There was silence instead of agreement or disgust.

She wasn’t sure that was any better.

 

_We were in all of this together. We are, aren’t we?_

Well, shit, there wasn’t much Hardison could possibly say in response to that, was there? Or, rather, there was an answer, a very simple one, that came to mind immediately, before any of Hardison’s usual backpedaling and re-explanations.

_Of course we are_.

That those words were so natural was almost as freaky as the rest of the conversation. There was little hesitation in his mind, not once Parker laid all her points on the table. It wasn’t even that Hardison was uncomfortable, because he wasn’t.

He still heard how Parker wanted Eliot, and of course that made him nervous- why wouldn’t it? Eliot was…Eliot Spencer was Eliot Spencer. He spent a good chunk of the day in awe of the man, how he moved, how he looked at the world, how fearless he was…and damn if Eliot wasn’t handsome. Of course Hardison got nervous when he saw the girl of his dreams wanting someone like Eliot.

But, well, she had a point…she wasn’t the only one looking, even if Hardison hated putting words to it. And Parker had noticed that there was a spark between him and Eliot, that maybe Eliot was looking at him and Parker too, and if Parker could see that, it had to be pretty obvious, wasn’t it?

Hardison and Eliot slowly turned to look at each other, and the mutual stare was a silent discussion. It was a simultaneous consideration of Parker’s explanation, of her assumptions. Eliot raised his eyebrows as if to challenge Hardison to argue against it- and suddenly Hardison could think of little else but what on god’s green earth was on Eliot’s mind right then. Hardison wasn’t even sure what Eliot wanted him to say- he knew what _Parker_ wanted to hear. Needed to hear.

The look on Eliot’s face though, the way that Eliot tilted his head back slightly as if he was marveling at the entire spectacle that was their lives in that very moment…

The three of them had jumped from buildings and battles mobsters and stolen diamonds and conned geniuses. This conversation was bigger and more dangerous than any of that, though, and the next few answers to the next few questions would have even greater rewards.
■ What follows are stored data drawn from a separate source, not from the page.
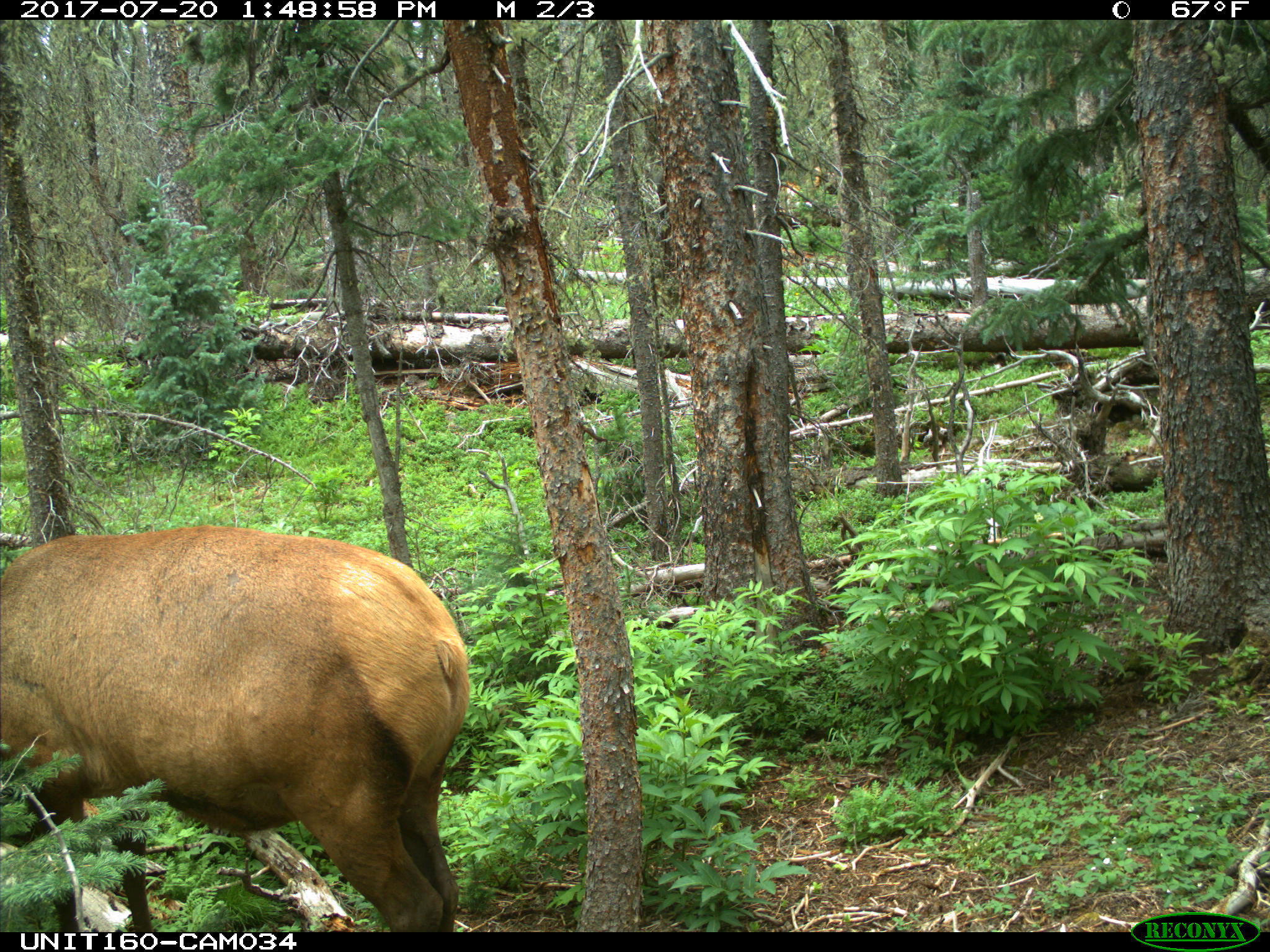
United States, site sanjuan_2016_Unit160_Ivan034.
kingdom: Animalia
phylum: Chordata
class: Mammalia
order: Artiodactyla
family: Cervidae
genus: Cervus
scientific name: Cervus elaphus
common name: red deer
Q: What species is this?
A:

Hardison licked his lips before shrugging in Eliot’s direction. He knew what he felt about Parker- that wasn’t in question. Had never been in question. He certainly wasn’t blind or stupid about Eliot anymore either.

He knew Eliot had his back. Had Parker’s.

And Hardison also knew that he looked forward to dinners with the two of them in the same way that he looked forward to watching late night movies with Parker. That when he thought of downtime, it was Parker making him log out after a raid, and Eliot shouting at the both of them that lunch would be done in twenty minutes.

Did he want what Parker wanted? He wasn’t sure. Did Eliot want it? Eliot sure as hell wasn’t saying no, and he’d always made it clear when he wanted to shut down a line of thought before it got too crazy.

What Hardison did know was that this was Parker and Eliot, and when he thought about tomorrow, or the day after, or the year after, it was impossible to imagine anything without both of them. It was funny how he hadn’t noticed one third of that equation until now.

He raised his eyebrow back at Eliot. After all, it wasn’t as if Parker was asking that the three of them jump into bed tonight (suddenly the idea of what that entailed was guaranteed to keep Hardison up for a long time tonight). They still had a ways to go and figure it all out. Hardison was willing to try, though. Had to.

He raised his glass, in spite of it being empty. “Hell yeah we are.”

Parker smiled, and Eliot still looked curious. But Eliot raised his glass, and Parker followed shortly after by raising the bowl of peanuts.

“To the team,” Eliot said, and his voice was thick in a way that Hardison had never heard before. It wasn’t a bad sound.

“The team,” Hardison and Parker echoed.

Then, Hardison had to ask. “So, what speeches did you think Eliot needed, huh?”

Eliot’s groan made both of them laugh.